To-do item A — Return the stretch of the torque-wrench passage that begins at the words "A proposal has" and stops after "had been applied.", copied word for word.
To-do item B — Retype each of the image rows below without any change, leaving the pictures out of your answer.

For the purposes of this specification, a wrench is a manually operable lever-like tool having a hub with a fastener-engaging bit or coupling for temporary attachment of a detachable fastener-engaging bit (for example, a hexagonal socket), the tool having a lever extending laterally from the hub and a manually engageable handle (or its functional equivalent) at or near the outer end of the lever, the wrench enabling a high turning moment or torque to be applied to a rotable fastener or other workpiece.

More effective use of a wrench may be made if the fastener-turning torque being delivered by the wrench is known with a reasonable degree of precision, as compared with the relatively haphazard estimation by the user of manual effort being applied. To this end, various forms of torque-indicating wrench have been proposed.

One such proposed form of torque-indicating wrench has the hub with its fastener-engaging bit (or the coupling therefor) mounted on the lever in a manner which allows at least limited rotation of the hub with respect to the lever, about a rotation axis substantially coincident with the axis about which the fastener is being rotated or tending to be rotated by use of the wrench. This relatively rotatable hub is coupled to the lever by an elastic link such that a momement manually produced on the lever results in a torque from the hub to the fastener or other workpiece along with a torque-dependent strain in the elastic link. A strain-measuring dial gauge coupled between the ends of the elastic link gives an indication of the torque.

More sophisticated guages can give a corresponding extension of function; for example, a slave pointer can be coaxially mounted over the strain-indicating master pointer to be driven round by the master pointer to the peak torque indication, where the slave pointer will remain as a form of torque-indication memory until reset. The pivotal mounting of such a slave pointer need only have a friction sufficient to hold the slave pointer against its own weight and minor extraneous disturbances, any higher friction causing unnecessary drag on the master pointer and probable erroneous torque indications in respect of both instantaneous torque and peak torque.

A proposal has been made to convert this conventional arrangement to an electrically powered indicating system by utilising the two pointers as electric switch contacts directly controlling a source of electric power for the indicator. However, tests have shown that good electrical contact between the two pointers requires that the pivotal mounting of the slave pointer have a friction so high that the slave pointer could no longer be driven by the master pointer. Hence, while the slave could be preset at a predetermined torque indication at which indication was to be given (electrically) that a predetermined torque had been achieved by the wrench, the slave pointer could no longer be moved by the master pointer to indicate (mechanically) that, in fact, some higher peak torque had been applied.

Exercise data —
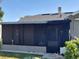 Enclosed, screened-in outdoor living space ideal for relaxation and enjoying the outdoors in comfort at 108 Prospect Ave, Winter Haven, FL 33880
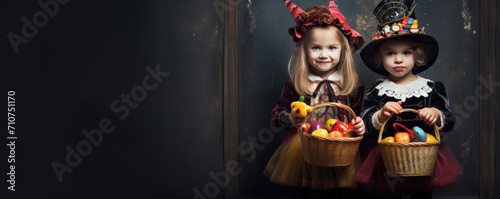 Children in halloween costumes with candy buckets. Free space for text. Halloween concept. Halloween backgorund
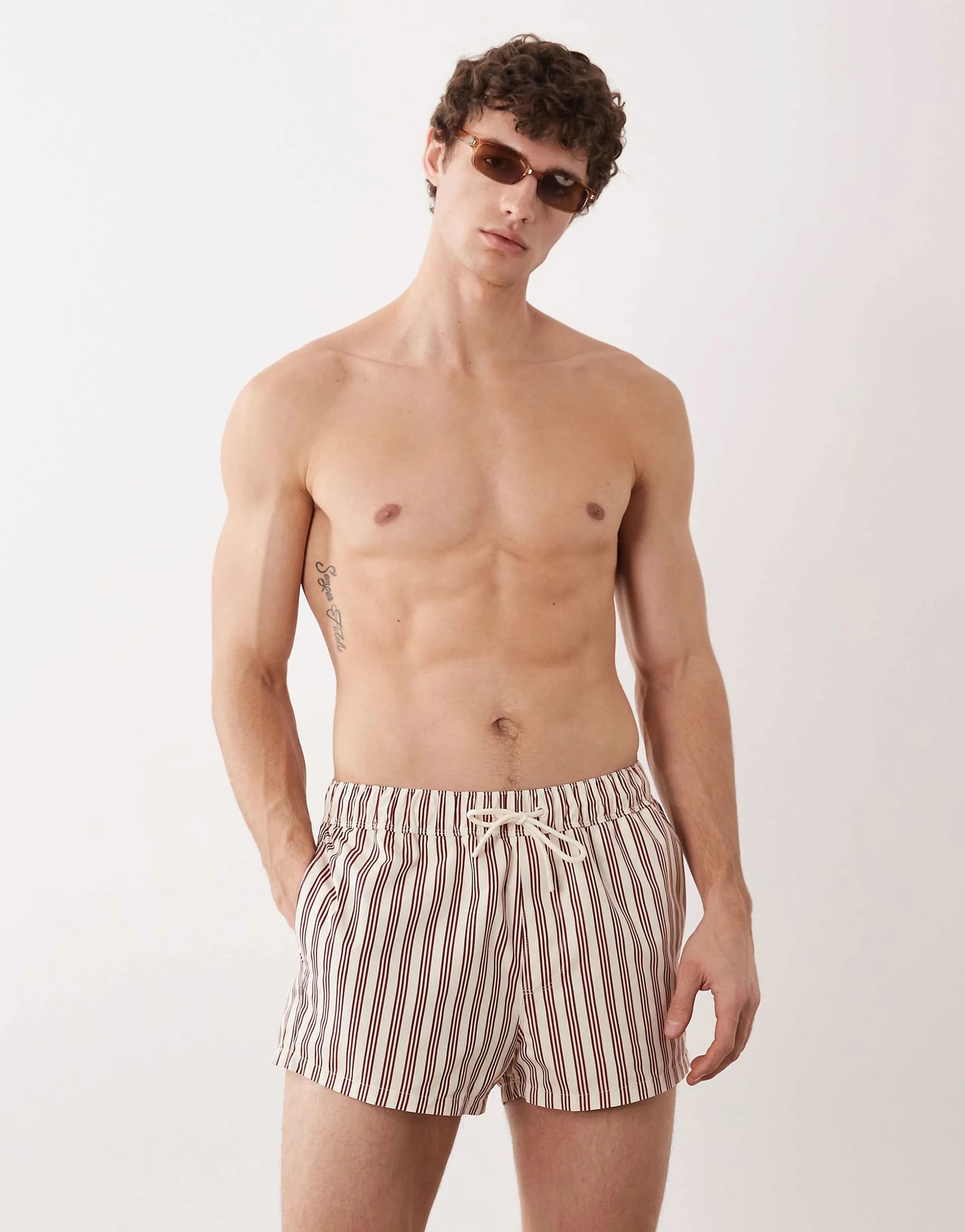 ASOS DESIGN swim shorts in super short length in cream and burgundy stripe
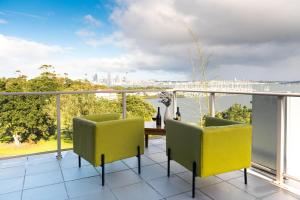 a balcony with yellow chairs and a table with a view at Ocean Breeze Hotel in Auckland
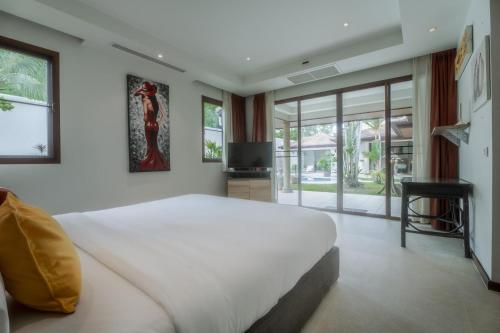 Ban Thalat Choeng ThaleにあるLuxury 3BR Villa, Private Pool, Gym & Jacuzziの大きな白いベッドとテレビのある寝室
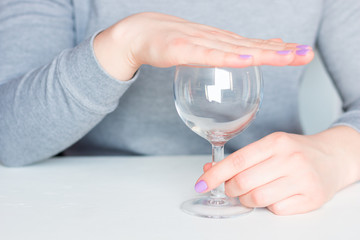 young woman covers her glass refusal alcohol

Your response A —
A proposal has been made to convert this conventional arrangement to an electrically powered indicating system by utilising the two pointers as electric switch contacts directly controlling a source of electric power for the indicator. However, tests have shown that good electrical contact between the two pointers requires that the pivotal mounting of the slave pointer have a friction so high that the slave pointer could no longer be driven by the master pointer. Hence, while the slave could be preset at a predetermined torque indication at which indication was to be given (electrically) that a predetermined torque had been achieved by the wrench, the slave pointer could no longer be moved by the master pointer to indicate (mechanically) that, in fact, some higher peak torque had been applied.

Your response B —
 Enclosed, screened-in outdoor living space ideal for relaxation and enjoying the outdoors in comfort at 108 Prospect Ave, Winter Haven, FL 33880
 Children in halloween costumes with candy buckets. Free space for text. Halloween concept. Halloween backgorund
 ASOS DESIGN swim shorts in super short length in cream and burgundy stripe
 a balcony with yellow chairs and a table with a view at Ocean Breeze Hotel in Auckland
 Ban Thalat Choeng ThaleにあるLuxury 3BR Villa, Private Pool, Gym & Jacuzziの大きな白いベッドとテレビのある寝室
 young woman covers her glass refusal alcohol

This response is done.